◆ EXERCISE DESCRIPTION ◆
Print exactly the lines below between the line containing "kinderen en volwassenen" and the line containing "Multiracial couple with", counting both of those lines. Leave pictures out.

◆ INFORMATION PROVIDED ◆

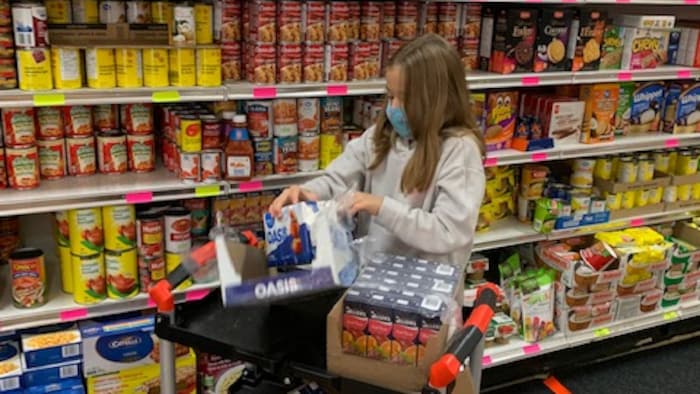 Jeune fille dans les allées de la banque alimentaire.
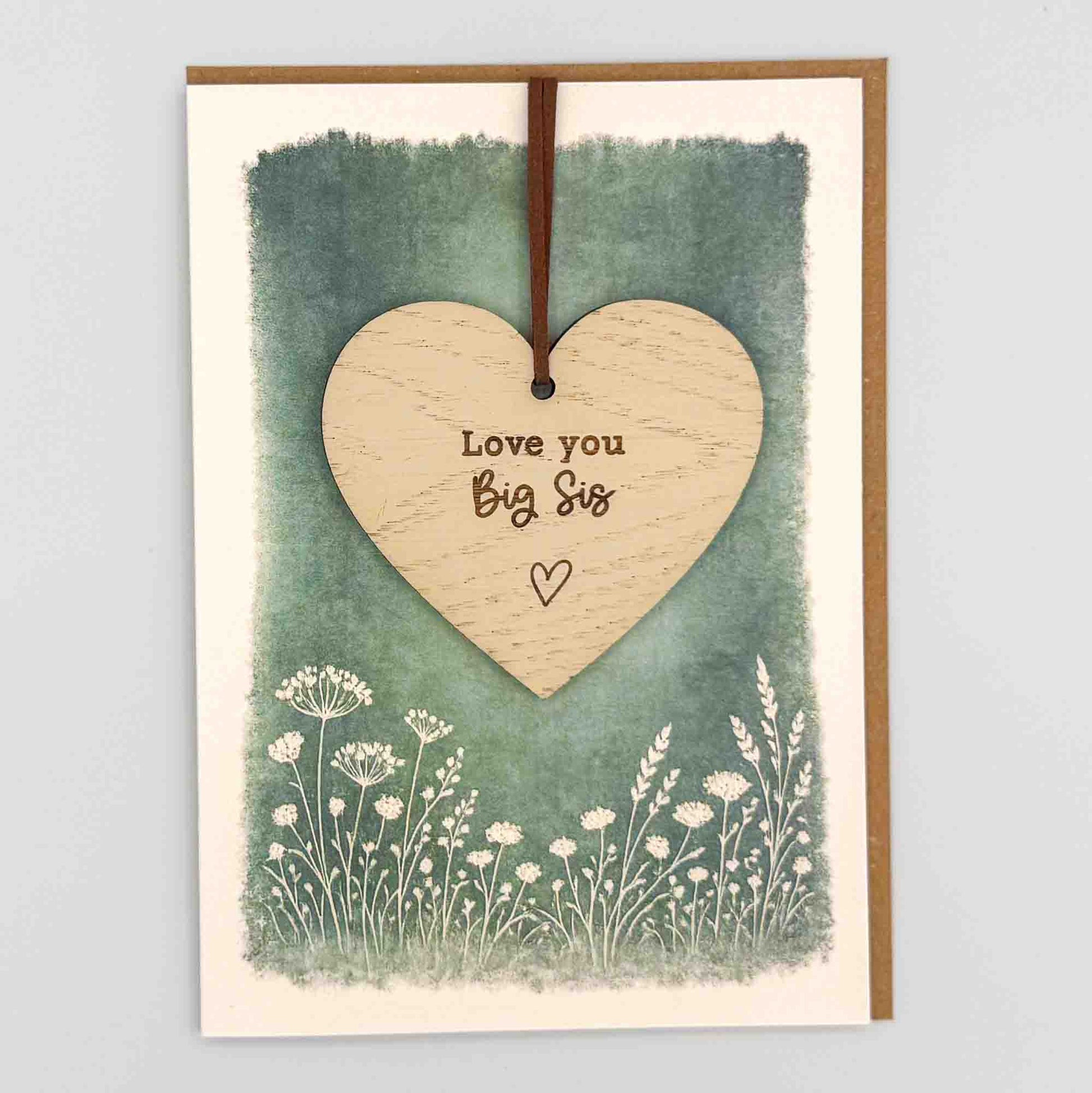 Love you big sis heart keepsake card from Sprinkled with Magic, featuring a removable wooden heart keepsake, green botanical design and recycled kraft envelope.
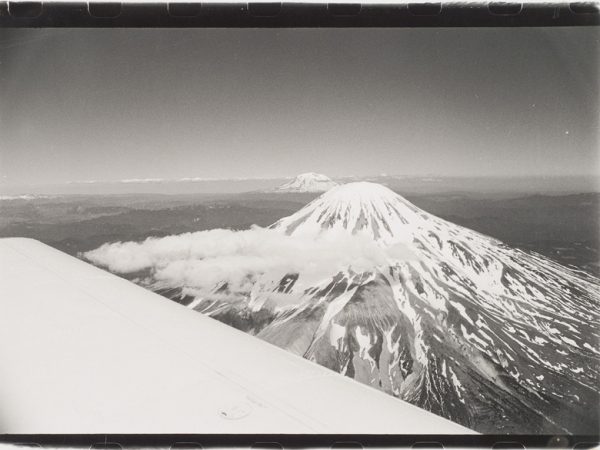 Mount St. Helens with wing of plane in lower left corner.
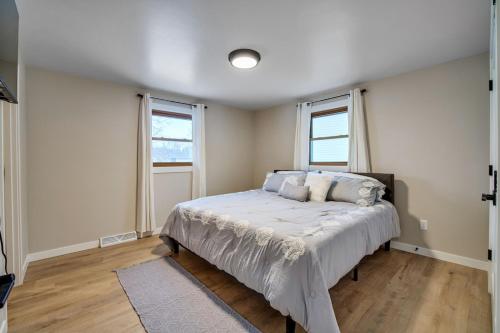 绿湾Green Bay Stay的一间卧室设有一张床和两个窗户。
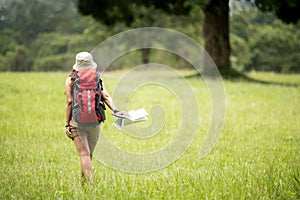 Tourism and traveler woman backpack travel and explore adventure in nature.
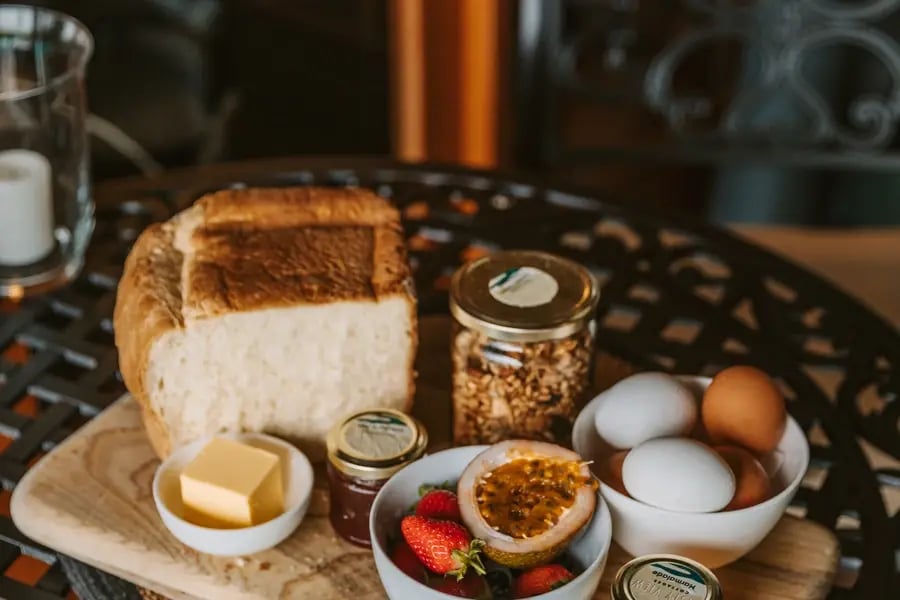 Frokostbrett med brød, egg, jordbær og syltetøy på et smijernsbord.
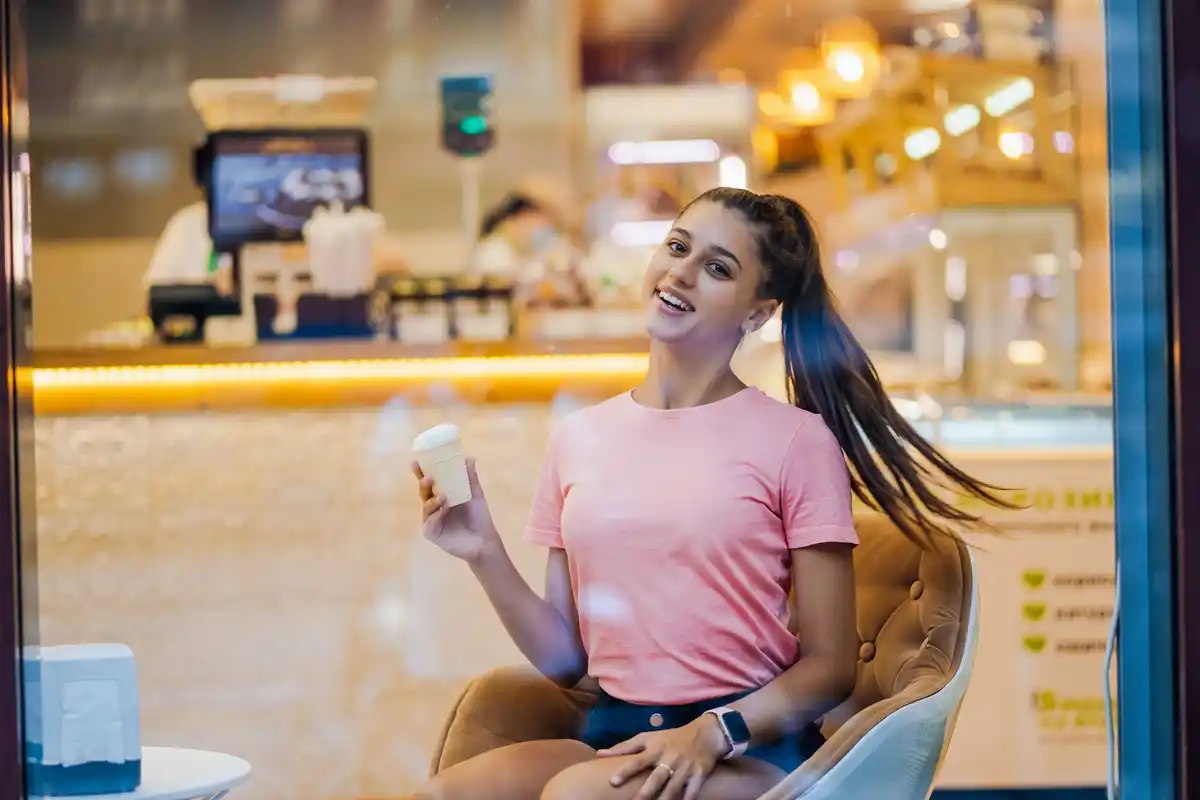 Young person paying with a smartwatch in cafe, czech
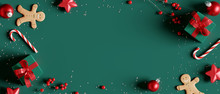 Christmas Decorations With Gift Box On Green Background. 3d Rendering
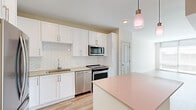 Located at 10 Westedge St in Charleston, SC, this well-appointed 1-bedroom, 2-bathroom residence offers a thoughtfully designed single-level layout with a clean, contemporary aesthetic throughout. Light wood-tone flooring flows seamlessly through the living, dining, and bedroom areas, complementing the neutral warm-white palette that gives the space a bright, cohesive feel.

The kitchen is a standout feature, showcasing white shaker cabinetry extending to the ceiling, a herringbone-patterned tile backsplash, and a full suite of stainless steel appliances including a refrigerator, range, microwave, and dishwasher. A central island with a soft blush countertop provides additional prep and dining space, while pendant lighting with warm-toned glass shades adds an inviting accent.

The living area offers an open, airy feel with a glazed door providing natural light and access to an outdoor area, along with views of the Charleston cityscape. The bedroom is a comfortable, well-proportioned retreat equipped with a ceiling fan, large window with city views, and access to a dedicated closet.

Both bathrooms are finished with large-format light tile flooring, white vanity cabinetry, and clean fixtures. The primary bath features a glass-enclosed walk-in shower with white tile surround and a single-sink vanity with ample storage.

---

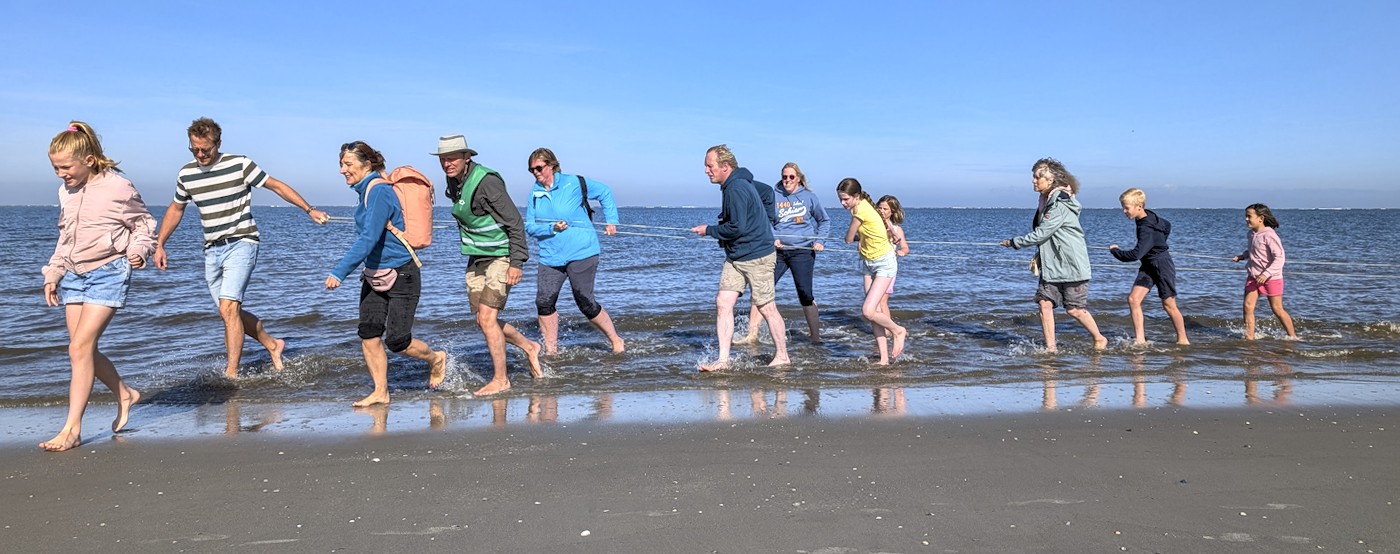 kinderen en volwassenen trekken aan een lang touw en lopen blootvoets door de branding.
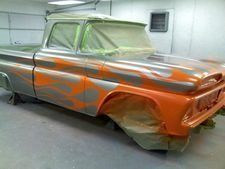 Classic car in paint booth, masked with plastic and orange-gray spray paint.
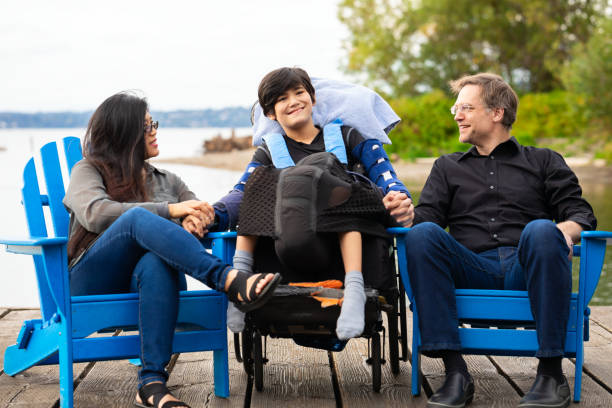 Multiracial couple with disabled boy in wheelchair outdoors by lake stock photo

◆ EXERCISE ANSWER ◆
 kinderen en volwassenen trekken aan een lang touw en lopen blootvoets door de branding.
 Classic car in paint booth, masked with plastic and orange-gray spray paint.
 Multiracial couple with disabled boy in wheelchair outdoors by lake stock photo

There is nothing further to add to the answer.